Именно в 1978 году – уже два года, как мы не жили с Еленой, из-за этих тряпочек, которые она мне предложила перешивать (ко мне обращались и несколько её подруг, того же возраста) – мы с ней встречались часто и как-то совсем близко сошлись. Когда в январе 1979 года я влез в богатый дом Питера Спрэга, стал работать у него хаузкипером, она объявила мне, что я ей начинаю нравиться; Алекс тоже, сказала она, не брезговал ничем, ни в Париже, ни в Америке…

Алекс, по-видимому, знал её чуть ли не подростком. Отец Алекса, советский снабженец Либерман, сбежал за границу вместе с железнодорожным составом фанеры, так, по крайней мере, утверждали злые языки нью-йоркских сплетников. Он сумел присвоить советские деньги и начал свою деятельность на Западе с ними. Все карты у всех участников драмы двадцатых и тридцатых смешала война. У Татьяны убили мужа, Либерманы бежали в Америку как евреи. Татьяне было лет 35 или 37, когда она вышла, наконец, замуж за давнишнего воздыхателя Алекса. Всегда безукоризненно одетый, тонкий, как струна, опрятный, с ниточкой усов, похожий на утрированного английского офицера, какими их изображают в голливудских фильмах, Алекс, наконец, дал Татьяне то, о чём она мечтала: благополучие, семью, обожание, дом в Нью-Йорке, живые цветы круглый год, окружение из знаменитых и богатых. Интересно, что и Лиля Брик дожила свой век с давнишним обожателем, со специалистом по Маяковскому – Катаняном.

Будучи арт-директором всех публикаций Конде Наст, Либерман обладал огромной властью. Он мог вдруг выдвигать или задвигать фотографов, дизайнеров и моделей. Делать или разрушать карьеры. Либерманы сделали карьеру Бродскому. Без их вмешательства в его судьбу ну колесил бы Иосиф Александрович из университета в университет преподавателем. А вот Леониду Лубяницкому (Бродский называл его «рыжий») Алекс вначале очень помогал, в один год фотографии Лубяницкого появились в десяти (из 12!) номерах «Вога», а затем по скрытой причине перестал поддерживать, и Лёнька захирел, хотя имел практически эксклюзивное право снимать Бродского (его отец был другом отца Бродского) и Барышникова. Скептический, очевидно недобрый Алекс глядел на гостей Татьяны как на необходимое зло, то, что идёт негативным багажом вместе с красивой исторической женщиной. Одним он помогал, других – не замечал в упор. Моей бывшей жене поначалу оказывал помощь – послал к супер-фотографу, звезде того времени, к Аведону, её фотографии появились в «Воге». Эстету Алексу нравились красивые игрушки, а тонкокостный «скелетик» выглядел бледным цветком зла в сравнении со здоровенькими американками. Однако у Елены не оказалось трудовых навыков, чтобы стать сколько-нибудь выдающейся моделью. Она любила скорее побочные эффекты этой профессии, чем сам труд и карьеру: любила парти с шампанским и кокаином, любила наэлектризованную сексом атмосферу модельного бизнеса. Уже через пару-тройку лет она устала и сошла с крута. У Либерманов она также долго не удержалась. У Либерманов был свет, а её тянуло в полусвет. Здравый смысл позднее всё же возобладал, и появился граф де Карли, но лет пять она усиленно разлагалась в компании эксцентричных личностей.

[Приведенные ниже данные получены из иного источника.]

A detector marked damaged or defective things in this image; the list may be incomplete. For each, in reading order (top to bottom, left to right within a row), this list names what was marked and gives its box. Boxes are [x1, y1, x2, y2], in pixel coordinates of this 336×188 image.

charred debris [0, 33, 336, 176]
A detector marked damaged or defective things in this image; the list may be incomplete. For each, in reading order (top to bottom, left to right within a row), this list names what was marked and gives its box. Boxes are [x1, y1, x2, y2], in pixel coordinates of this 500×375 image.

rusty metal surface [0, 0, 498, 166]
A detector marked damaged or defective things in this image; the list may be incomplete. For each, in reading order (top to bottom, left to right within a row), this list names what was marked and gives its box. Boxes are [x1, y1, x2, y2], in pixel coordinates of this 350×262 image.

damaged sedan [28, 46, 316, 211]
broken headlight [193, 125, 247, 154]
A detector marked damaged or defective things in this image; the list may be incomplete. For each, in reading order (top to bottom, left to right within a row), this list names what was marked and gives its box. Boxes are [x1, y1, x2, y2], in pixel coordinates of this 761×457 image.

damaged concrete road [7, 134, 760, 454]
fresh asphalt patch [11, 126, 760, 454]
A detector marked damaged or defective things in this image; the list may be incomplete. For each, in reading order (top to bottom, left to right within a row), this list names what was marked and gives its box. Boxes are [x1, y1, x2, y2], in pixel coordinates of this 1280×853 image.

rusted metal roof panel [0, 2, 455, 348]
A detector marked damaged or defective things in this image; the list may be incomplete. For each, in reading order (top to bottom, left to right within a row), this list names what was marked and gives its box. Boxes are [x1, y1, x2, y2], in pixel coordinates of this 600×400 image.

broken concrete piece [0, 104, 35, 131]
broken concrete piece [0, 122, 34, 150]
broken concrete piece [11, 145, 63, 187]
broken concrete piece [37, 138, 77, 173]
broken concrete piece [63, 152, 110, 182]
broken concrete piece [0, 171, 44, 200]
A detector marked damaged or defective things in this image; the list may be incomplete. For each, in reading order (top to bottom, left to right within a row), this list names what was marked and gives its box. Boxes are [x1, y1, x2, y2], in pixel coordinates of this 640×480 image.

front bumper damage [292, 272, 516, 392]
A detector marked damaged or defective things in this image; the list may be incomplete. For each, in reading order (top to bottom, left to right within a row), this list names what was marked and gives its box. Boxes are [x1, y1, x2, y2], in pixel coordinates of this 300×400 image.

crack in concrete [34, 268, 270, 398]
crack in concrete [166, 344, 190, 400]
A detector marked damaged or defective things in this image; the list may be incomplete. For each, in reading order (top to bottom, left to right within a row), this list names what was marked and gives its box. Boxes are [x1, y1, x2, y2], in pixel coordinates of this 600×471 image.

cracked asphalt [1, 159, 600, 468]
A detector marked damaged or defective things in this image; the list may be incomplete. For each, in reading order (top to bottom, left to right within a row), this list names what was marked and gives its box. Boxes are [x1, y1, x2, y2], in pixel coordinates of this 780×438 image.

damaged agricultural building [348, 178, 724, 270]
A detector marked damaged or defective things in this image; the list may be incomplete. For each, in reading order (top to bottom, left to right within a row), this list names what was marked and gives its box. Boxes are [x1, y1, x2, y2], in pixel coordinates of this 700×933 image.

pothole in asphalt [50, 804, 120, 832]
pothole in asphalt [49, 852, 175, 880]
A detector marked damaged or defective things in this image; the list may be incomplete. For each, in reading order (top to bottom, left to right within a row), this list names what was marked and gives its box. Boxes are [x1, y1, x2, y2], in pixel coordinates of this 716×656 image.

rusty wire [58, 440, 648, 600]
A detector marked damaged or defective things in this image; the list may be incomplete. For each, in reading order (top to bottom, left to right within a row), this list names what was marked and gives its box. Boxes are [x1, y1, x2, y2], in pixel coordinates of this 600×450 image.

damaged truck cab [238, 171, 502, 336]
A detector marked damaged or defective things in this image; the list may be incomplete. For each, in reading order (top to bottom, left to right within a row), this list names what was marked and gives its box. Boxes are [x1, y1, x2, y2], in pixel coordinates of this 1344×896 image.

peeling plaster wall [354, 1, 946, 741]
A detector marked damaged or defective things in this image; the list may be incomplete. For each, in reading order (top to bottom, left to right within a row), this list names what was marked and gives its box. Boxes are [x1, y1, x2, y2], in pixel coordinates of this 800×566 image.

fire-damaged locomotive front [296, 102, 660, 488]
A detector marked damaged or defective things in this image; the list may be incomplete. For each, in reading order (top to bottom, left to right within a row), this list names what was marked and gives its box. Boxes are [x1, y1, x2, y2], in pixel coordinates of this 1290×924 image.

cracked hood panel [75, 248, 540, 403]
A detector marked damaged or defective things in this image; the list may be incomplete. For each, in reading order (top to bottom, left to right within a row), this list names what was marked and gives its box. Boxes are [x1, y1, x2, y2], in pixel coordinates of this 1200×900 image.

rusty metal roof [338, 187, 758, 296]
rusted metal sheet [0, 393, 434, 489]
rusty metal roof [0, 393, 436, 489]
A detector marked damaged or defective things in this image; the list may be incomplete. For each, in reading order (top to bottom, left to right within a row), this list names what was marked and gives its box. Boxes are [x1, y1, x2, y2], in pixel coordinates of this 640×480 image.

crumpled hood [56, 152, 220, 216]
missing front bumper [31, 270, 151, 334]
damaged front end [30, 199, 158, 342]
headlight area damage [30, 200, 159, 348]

В одну из моих последних встреч с Татьяной, может быть, в последнюю, она вышла со мною на 70-ю улицу, мы стояли у их дома 173 на тротуаре, и она сказала мне: «Берегитесь Елены!» И пронзительно, многозначительно посмотрела на меня. По всей вероятности, или я сказал ей, что опять сплю со своей бывшей женой, или что еду во Францию, где уже тогда жила Елена. Вот она меня и предостерегла. Она так и осталась для меня там, на 70-й улице, стоит вполоборота, сигарета, тряпки свисают с костлявого костяка. Веки синие, яркий рот клоуна. «Берегитесь Елены…» – доносится ко мне из Вечности.

Юрий Егоров’с Фондейшн

«В порту Амстердама, в порту Амстердама, Dans la port d’Amsterdame…» – ревел во мне голос Жака Брейля, в то время как я шагал вдоль заключённого в цементные колодки Северного моря. Собственно, порта как такового не оказалось, всё это гнусное побережье было портом. Под цементным мостом стоял средневековый корабль, похожий на шлюпы Магеллана. На палубе корабля пилили бревно. Из-под моста глядели на шлюп трое клошаров, они же бомжи. Один с красно-коричневой мордой жителя Индонезии, завёрнутый в одеяло. Я повернул обратно. Мой голландский издатель Жоз Кат говорил мне, что порта нет – всё побережье Голландии – порт, но я решил проверить. Вот проверил. Я прошёл мимо китайской джанки-ресторана и вышел обратно в город. Возвращаться в отель не хотелось, сидеть там в стерильной тоске и голландской обезжиренной чистоте и смотреть 37 каналов телевидения, где на всех каналах политически корректные лица? Я зашёл в бар и выпил двойной виски, потому что продрог, разыскивая порт. Была глубокая осень, и даже плотный немецкий бушлат с суконной подкладкой не согревал меня. Были и другие причины для озноба и охлаждения. Прилетев в Париж из Соединенных Штатов, жены своей я не обнаружил. Обнаружил груду посуды в кухне, демонстративные два бокала с остатками вина, две измазанные едой тарелки – всё, что свидетельствовало: здесь отобедали двое… Если добавить к этому растерзанную постель, то легко было догадаться, чем они тут занимались. Пустых бутылок не обнаружилось, но я был уверен, что с десяток их лежит в зелёном контейнере для мусора, стоящем у входа в дом.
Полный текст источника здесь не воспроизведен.